The crew travel to the coordinates given to them by Badger. Mal, Zoe, and Jayne board one of the wrecked ships to look for the money, but it soon becomes clear that there is no money and the whole thing was a set-up. Dobson and his henchmen ambush the three, demanding "an eye for an eye". Zoe and Jayne outdraw and kill all of Dobson's men, while Mal shoots out Dobson's other eye. Before leaving, Mal shoots him again, "just to be sure".

While Mal, Zoe, and Jayne are fighting Dobson, the Hands of Blue attempt to sneak aboard Serenity. Due in part to River's psychic abilities, Simon, Inara, and Kaylee are tipped off to the intrusion. After going to the cargo bay to investigate, Kaylee is attacked by one of the agents. Simon knocks the agent down with one of Jayne's exercise weights, causing him to fall back into his ship. Kaylee closes the airlock and continually jerry-rigs it to keep out the agents (who are continually trying to bypass the lock). Wash then flies Serenity through the remains of a derelict ship, knocking the agents' shuttle off Serenity. Mal orders Wash to "step on it", having safely re-entered the ship along with Zoe and Jayne. The Hands of Blue agents and their ship are subsequently incinerated by Serenity's engine flame.

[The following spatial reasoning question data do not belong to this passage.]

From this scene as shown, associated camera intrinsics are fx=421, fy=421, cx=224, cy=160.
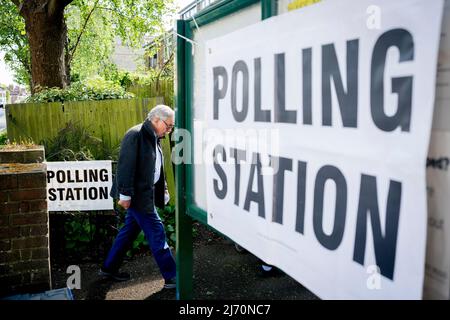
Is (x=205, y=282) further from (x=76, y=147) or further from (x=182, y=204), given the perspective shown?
(x=76, y=147)

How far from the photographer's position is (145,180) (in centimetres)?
416

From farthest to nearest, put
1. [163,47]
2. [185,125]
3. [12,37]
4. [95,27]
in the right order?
[12,37] → [95,27] → [163,47] → [185,125]

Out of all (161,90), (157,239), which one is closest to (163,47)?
(161,90)

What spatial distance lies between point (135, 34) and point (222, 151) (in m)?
13.4

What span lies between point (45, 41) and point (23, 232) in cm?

Mal finally takes Inara to her original destination, where she leaves the ship for good, and he seems not to have given her the kind of goodbye he truly wanted to. Later, Shepherd Book stumbles upon Mal talking to himself, revealing his true feelings for Inara. Book tells Mal that he will also be leaving Serenity, fearing that his time on the ship has been corrupting him, without mentioning that he no longer trusts Mal.

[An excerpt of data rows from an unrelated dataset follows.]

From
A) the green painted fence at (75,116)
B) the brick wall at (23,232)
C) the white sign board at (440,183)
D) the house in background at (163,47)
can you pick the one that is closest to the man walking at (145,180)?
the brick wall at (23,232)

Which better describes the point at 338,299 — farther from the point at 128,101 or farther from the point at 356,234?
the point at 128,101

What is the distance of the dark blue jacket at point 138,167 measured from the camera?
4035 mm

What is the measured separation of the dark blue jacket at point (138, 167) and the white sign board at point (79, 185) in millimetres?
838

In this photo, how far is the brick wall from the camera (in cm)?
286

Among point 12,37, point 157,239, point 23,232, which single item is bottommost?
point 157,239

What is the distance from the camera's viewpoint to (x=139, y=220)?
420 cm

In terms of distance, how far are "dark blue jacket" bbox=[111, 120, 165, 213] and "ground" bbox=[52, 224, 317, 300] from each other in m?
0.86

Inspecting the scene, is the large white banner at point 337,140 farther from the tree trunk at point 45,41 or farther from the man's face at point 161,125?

The Alliance, having learned that Dobson's plan failed, passes the assignment to retrieve the Tams to the Operative. He accepts the mission without hesitation.

== Notable occurrences ==
- Lawrence Dobson, shot and left for dead at the end of the pilot episode of Firefly, is revealed to be alive.
- The Hands of Blue are killed, and are described as "independent contractors".
- It is revealed that the blue material that gives the Hands of Blue their name also extends to (and covers) their torso. The purpose of this material is never directly revealed.
- Inara Serra leaves Serenity. Derrial Book also states his intention of leaving, believing his time aboard has corrupted him.
- The Operative makes his first appearance in the comics, although he wears his sword at his side, rather than across his back as in Serenity. The sword itself is also depicted as some form of cavalry sabre, with an ornate hilt, rather than the Japanese-style blade he uses in the film.
- The twins, Fanty and Mingo, are first mentioned by Badger aboard Serenity. They are responsible for providing the crew with the payroll job pulled at the beginning of the film Serenity.

== Cover illustrations ==
Each of the three issues was released with three different covers, with each cover featuring one of the nine major characters, and each one illustrated by a different artist (total of 9 distinct UPC issue codes). The series was collected into a single volume, with a cover by Adam Hughes. All issue covers also appear within the compilation.

- Issue #1:
  - Captain Malcolm "Mal" Reynolds, illustrated by John Cassaday.
  - Jayne Cobb, illustrated by Bryan Hitch.
  - Inara Serra, illustrated by J. G. Jones.
- Issue #2:
  - Shepherd Book, illustrated by Tim Bradstreet.
  - Kaylee Frye, illustrated by Jo Chen.
  - Zoe Washburne, illustrated by Joe Quesada.
- Issue #3:
  - Hoban "Wash" Washburne, illustrated by Sean Phillips.
  - Simon Tam, illustrated by Leinil Francis Yu.
  - River Tam, illustrated by Joshua Middleton.
- Trade paperback:
  - Inara and Mal, illustrated by Adam Hughes.
- Hardcover Collection (Published October 24, 2007)
  - Mal, Zoe and Jayne, illustrated by Adam Hughes.

==Reaction==
According to Dark Horse, the miniseries sold 85,000 copies.

On February 11, 2006, Dirk Wood of Dark Horse Comics confirmed at the WonderCon convention in San Francisco that Joss Whedon was writing another Serenity comic. The three-issue miniseries, Serenity: Better Days, began in March 2008. Details of the plot see the crew of Serenity pulling off a successful job which results in unexpected wealth.